Horizon has also completed economic studies on the Cannon and Penny’s Find projects, which it says are awaiting final investment decisions. On Friday, Horizon announced a two-tranche private placement to Golden Crane Holdings to raise $9.62 million to continue development.
The company is in the process of merging with Poseidon Nickel, which will give it access to the mothballed 2.2Mtpa Black Swan plant, unlocking a broader 1.8Moz resource base.
NMR only acquired its Queensland gold assets in November but has wasted no time in accelerating plans to get into production.
The company is paying $18.9m over 33 months, plus a 2% production royalty, for the Far Fanning and Blackjack projects in the Ravenswood-Charters Towers region.
Far Fanning has a resource of 2.3Mt at 1.84g/t gold for 138,000oz of gold, while the 340,000tpa Blackjack plant is on care and maintenance. NMR raised $3.46 million at a premium in November to fund refurbishment work.
On Tuesday, NMR reported it was ramping up the refurbishment of Blackjack and was on track to pour first gold in the September quarter.
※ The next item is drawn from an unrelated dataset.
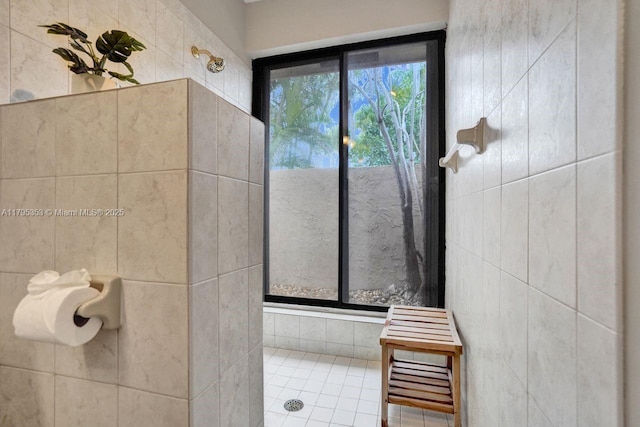bathroom with a tile shower
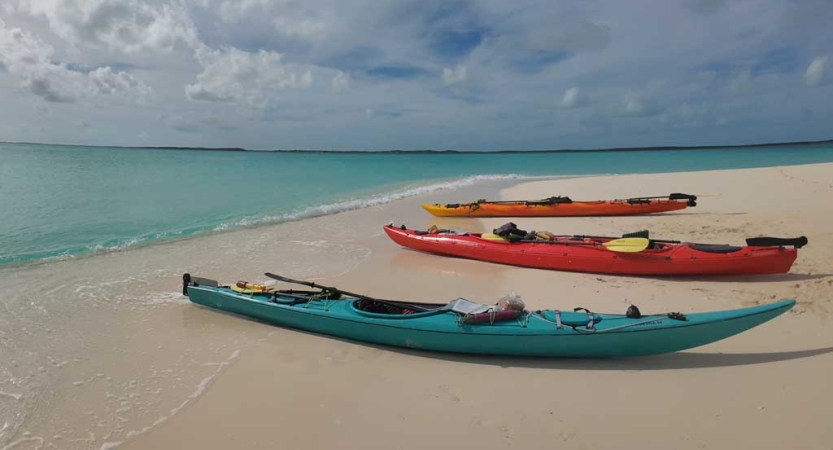 three empty kayaks rest on the white sand of a beach beside blue water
The company has already completed 3681 hours of work, including ball mill inspections, site establishment, safety and readiness planning and regulatory engagement and compliance.
A 14-strong plant refurbishment team is preparing to mobilise, while the main office block is expected to be delivered later this month, with installation, network cabling, CCTV, access control and security systems targeted for full completion by the first week of February.
NMR has appointed key personnel and is being assisted by contractors including Ausenco and Cadia Systems.
In October, Adelong agreed to farm out 51% of its namesake project in NSW to Great Divide.
Adelong has historically produced more than 800,000oz of gold and has a current resource of 188,000oz at 3.21g/t gold.
GDM will oversee the refurbishment of the Adelong gold plant with a deadline of achieving first gold production by November.
The company was founded by the Queensland-based Ryan family, who have owned and operated large-scale rural enterprises and civil and mining earthmoving projects.
GDM is still completing due diligence and is yet to outline its plans for the Adelong project.
If it is satisfied with the DD process, GDM will acquire an initial 15% of the project for $300,000 and move to 51% on the achievement of first gold production.
Adelong completed a scoping study in 2022, outlining capital costs of $11.88m for a five-year operation to produce 81,082oz of gold.
The study determined the project would generate gross project cashflow of $81m, though the study was based on a gold price of $2650/oz, at least 60% lower than the current spot price.